**** Excerpted text

Examples like the theater dilemma are good for explaining where Bayesian inference comes from and showing the mechanics in action. However, in data science applications it most often used to interpret data. By pulling in prior knowledge about what we are measuring, we can draw stronger conclusions with small data sets. I’ll show how this works in detail, but first please bear with me for one more side track. We need to get clear about what we mean by “probability distributions.”
You can think of probability as a pot of coffee that has exactly enough left to fill one cup. If there’s only one cup to fill there’s no problem, but if you have more than one you have to decide how to distribute the coffee between the cups. You can split it however you like, as long as you pour out all the coffee into one cup or the other. At the movie theater, one mug might represent women and the other, men.
Or we could use four mugs to represent the distribution of all combinations of gender and hair length. In both cases, the total amount of coffee adds up to one cup.
Usually, we set these mugs side by side and look at the amount of coffee in each as a histogram. It can be helpful to think of coffee as our belief, and its distribution shows how strongly we believe something to be the case.
If I flip a coin and hide the result from you, then your belief will be evenly split between heads and tails.
If I roll a die and hide the result from you, then your belief about the number on top will be evenly split between each of the six sides.
If I buy a powerball ticket, your belief that it is a winner will probably be very close to zero. The coin flip, the die roll, the powerball outcome - these are each an example of measuring and collecting data.
Not surprisingly, you can also hold beliefs about other collected data. Consider the height of adults in the US. If I tell you I have met and measured someone, then your beliefs about their height might look like the picture above. This shows a belief that this person is probably between 150 and 200 cm, and most likely between 180 and 190 cm.
Distributions can be broken up into finer and finer bins. You can think of it as spreading less coffee across more cups to get a finer-grained set of beliefs.
Eventually the number of imaginary cups you need gets so large that the analogy breaks down. At that point the distribution is continuous. The math to work with it changes a bit, but the underlying idea is still useful. It is shows how your belief is allocated.

********

_Short problem_: Extend the passage on probability distributions and the coffee analogy, picking up directly after its final sentence.

**** Information supplied

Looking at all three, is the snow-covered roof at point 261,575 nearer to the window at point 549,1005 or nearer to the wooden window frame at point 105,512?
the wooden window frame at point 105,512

********

_Result of the task_:
Thanks for your patience. Now with probability distributions described, we can use Bayes’ Theorem to interpret data. To illustrate this, we’ll weigh my dog.
My dog is named Reign of Terror. When we go to the vet, she squirms on the scale. That makes it hard to get an accurate reading. Getting an accurate weight is important, because if her weight has gone up, we have to reduce her food intake. She loves her food more than life itself, so the stakes are high.
On our last visit, we got three measurements before she became unmanageable: 13.9 lb, 17.5 lb and 14.1 lb. There is a standard statistical interpretation for this. We can calculate the mean, standard deviation and standard error for this set of numbers and create a distribution for Reign’s actual weight.
This distribution shows what we believe about her weight using this approach. It is normally distributed with a mean of 15.2 pounds and standard error of 1.2 pounds. The actual measurements are shown as white lines. Unfortunately this curve is unsatisfyingly wide. While at the peak is at 15.2 pounds, the probability distribution shows that it could easily be as low as 13 pounds or as high as 17 pounds. It's much too wide a range to make any kind of confident decision. When confronted with results like this, it is common to return and gather more data, but in some cases this is not feasible or is too expensive. In our case, Reign’s patience had been used up. We’re stuck with the measurements we already have.
This is where Bayes’ Theorem comes in. It is useful in making the most out of small data sets. Before we apply it, it's useful to revisit the equation and look at the various terms.
We substitute “w” (weight) and “m” (measurements) for “A” and “B” to make it clear how we’re going to use it. The four terms each represent a different part of the process.
The prior, P(w), shows our prior beliefs. In this case, it shows what we believe about Reign’s weight before we even put her on the scale.
The likelihood, P(m | w), shows the probability that our measurements would occur for a particular weight. It’s also called the likelihood of the data.
The posterior, P(w | m), shows the probability of Reign being a given weight, given the measurements we made. This is what we are most interested in.
Probability of data, P(m), shows the probability that any given data point will be measured. For now we’ll assume this is a constant, that is, that the scale is unbiased.
It's not a terrible idea to start by being perfectly agnostic and making no assumptions about the result. In this case, we assume that Reign’s weight is equally likely to be 13 pounds or 15 pounds or 1 pound or 1,000,000 pounds and let the data speak. To do this, we assume a uniform prior, meaning that its probability distribution is a constant for all values. This lets us reduce Bayes’ Theorem to P(w | m) = P(m | w).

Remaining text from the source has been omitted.